In effetti sul familismo nessuno è senza peccato e nessuno quindi può scagliare la prima pietra, però è normale che a risaltare maggiormente siano i legami famigliari di chi sta al governo. Ecco perché affidare le chiavi del tesseramento di Fratelli d’Italia, primo partito nel Paese, alla sorella Arianna non è stata una grande mossa.
Nella conferenza stampa di ieri, Giorgia Meloni ha risposto a 42 domande dei giornalisti in circa tre ore. Sui rapporti con l’Ue e i presunti diktat di Bruxelles è stata molto netta: «Io penso che qualcuno in questa nazione abbia pensato di poter dare le carte, ma in uno Stato normale non ci sono condizionamenti, l'ho visto accadere e non dico di più. Vedo degli attacchi e pensano che ti spaventi se non fai quello che vogliono, ma io non sono una che si spaventa facilmente, preferisco 100 volte andare a casa, hanno a che fare con la persona sbagliata. Ci sono quelli che pensano che possono indirizzare le scelte, ma con me non funziona, io sono il premier e le faccio io, me ne assumo la responsabilità».
Equilibrata sul rapporto tra giustizia e magistratura, anche se ha biasimato il comportamento della sinistra che tace sul caso Degni (magistrato della Corte dei Conti che si è esposto sui social contro la manovra di bilancio approvata in Parlamento la settimana scorsa), la Meloni non è stata reticente sul caso Verdini-Anas, ma ha scagionato il vicepremier Matteo Salvini: «Penso - ha detto - che sulla questione bisogna attendere il lavoro della Magistratura, gli sviluppi, se necessario commentare quelli e non i teoremi. Da quello che ho letto le intercettazioni fanno riferimento al precedente governo, Salvini non è chiamato in causa e ritengo che non debba intervenire in Aula su questa materia».
Ha fatto sapere di non aver ancora deciso se candidarsi alle elezioni europee, ha escluso un rimpasto di governo, ha confermato l’impegno per «la messa a terra del nuovo Pnrr che dovrebbe arrivare nelle prossime settimane». Ha ricordato che Mario Draghi si è dichiarato indisponibile per la poltrona di presidente della Commissione Ue e ha tacciato il Mes di essere ormai uno strumento superato («Forse la mancata ratifica da parte dell'Italia può diventare un'occasione per trasformarlo in qualcosa di più efficace»).
Il premier ha poi difeso la riforma del premierato e ha negato di temere il referendum confermativo: «Non vedo in cosa, l'elezione diretta del capo del governo significhi togliere potere al Capo dello Stato e visto che noi abbiamo scelto di non toccare i poteri del Capo dello Stato. Si crea secondo me un equilibrio che è un buon equilibrio, si rafforza la stabilità dei governi.

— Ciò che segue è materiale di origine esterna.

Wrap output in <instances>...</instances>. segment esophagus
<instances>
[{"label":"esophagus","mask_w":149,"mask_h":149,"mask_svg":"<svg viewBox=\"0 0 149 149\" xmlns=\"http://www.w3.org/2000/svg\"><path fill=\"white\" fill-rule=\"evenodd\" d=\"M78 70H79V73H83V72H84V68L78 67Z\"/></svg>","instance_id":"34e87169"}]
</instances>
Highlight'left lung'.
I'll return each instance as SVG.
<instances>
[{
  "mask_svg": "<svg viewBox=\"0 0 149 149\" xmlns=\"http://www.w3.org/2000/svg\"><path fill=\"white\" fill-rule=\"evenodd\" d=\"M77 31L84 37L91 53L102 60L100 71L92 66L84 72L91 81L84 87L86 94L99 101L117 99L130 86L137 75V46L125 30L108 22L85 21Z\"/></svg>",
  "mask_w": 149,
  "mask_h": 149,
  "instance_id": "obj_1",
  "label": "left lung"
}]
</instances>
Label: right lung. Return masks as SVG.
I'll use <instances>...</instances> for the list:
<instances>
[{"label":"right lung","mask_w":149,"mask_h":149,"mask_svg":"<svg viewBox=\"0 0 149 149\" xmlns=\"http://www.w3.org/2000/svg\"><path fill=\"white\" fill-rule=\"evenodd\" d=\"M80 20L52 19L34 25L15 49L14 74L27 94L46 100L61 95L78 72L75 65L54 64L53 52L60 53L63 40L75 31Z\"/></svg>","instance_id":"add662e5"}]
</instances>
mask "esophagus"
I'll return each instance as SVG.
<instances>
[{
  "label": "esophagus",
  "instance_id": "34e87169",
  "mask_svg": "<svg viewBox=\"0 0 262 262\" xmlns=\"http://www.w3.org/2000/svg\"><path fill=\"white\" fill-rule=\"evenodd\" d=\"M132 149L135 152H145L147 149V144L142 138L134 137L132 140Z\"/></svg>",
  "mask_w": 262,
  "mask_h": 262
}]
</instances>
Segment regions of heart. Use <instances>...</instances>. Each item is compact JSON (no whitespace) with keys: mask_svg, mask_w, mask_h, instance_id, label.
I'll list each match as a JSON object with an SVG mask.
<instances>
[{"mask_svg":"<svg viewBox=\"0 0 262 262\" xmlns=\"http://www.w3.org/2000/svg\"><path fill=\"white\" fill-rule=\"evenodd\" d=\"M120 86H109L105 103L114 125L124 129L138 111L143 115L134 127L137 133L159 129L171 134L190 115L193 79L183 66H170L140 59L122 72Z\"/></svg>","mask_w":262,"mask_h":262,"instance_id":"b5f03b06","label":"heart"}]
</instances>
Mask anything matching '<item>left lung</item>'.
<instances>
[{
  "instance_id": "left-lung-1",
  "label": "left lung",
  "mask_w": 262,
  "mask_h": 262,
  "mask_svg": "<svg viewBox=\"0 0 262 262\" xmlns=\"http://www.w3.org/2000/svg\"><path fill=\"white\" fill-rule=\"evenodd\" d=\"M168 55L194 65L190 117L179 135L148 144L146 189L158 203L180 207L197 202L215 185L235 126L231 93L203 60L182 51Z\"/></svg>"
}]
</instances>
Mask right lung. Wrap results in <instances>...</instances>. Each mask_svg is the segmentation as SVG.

Questo non è un referendum sul governo o su Giorgia Meloni, ma su cosa deve accadere dopo. Il referendum sul premierato non è su di me, io sono il presente di questa nazione, ma è sul futuro di questa nazione. Io ho fatto quello che era scritto nel programma, spero che si possa avere una maggioranza in Parlamento, non sono molto ottimista, sono franca, ma se non ci sarà lo chiederemo agli italiani, ma non è un referendum su Giorgia Meloni».
Infine il tema bavaglio alla stampa e le critiche piovute addosso al governo sull’emendamento Costa. Giorgia Meloni ha chiarito che non c’è nessun bavaglio e che anzi la norma realizza un equilibrio tra diritto all’informazione e diritto alla difesa del cittadino.
Nel 2024 il governo è atteso da prove importanti che metteranno a dura prova la sua stabilità e unità. Basterà il decisionismo del premier per frenare le prevedibili spinte centrifughe e destabilizzanti?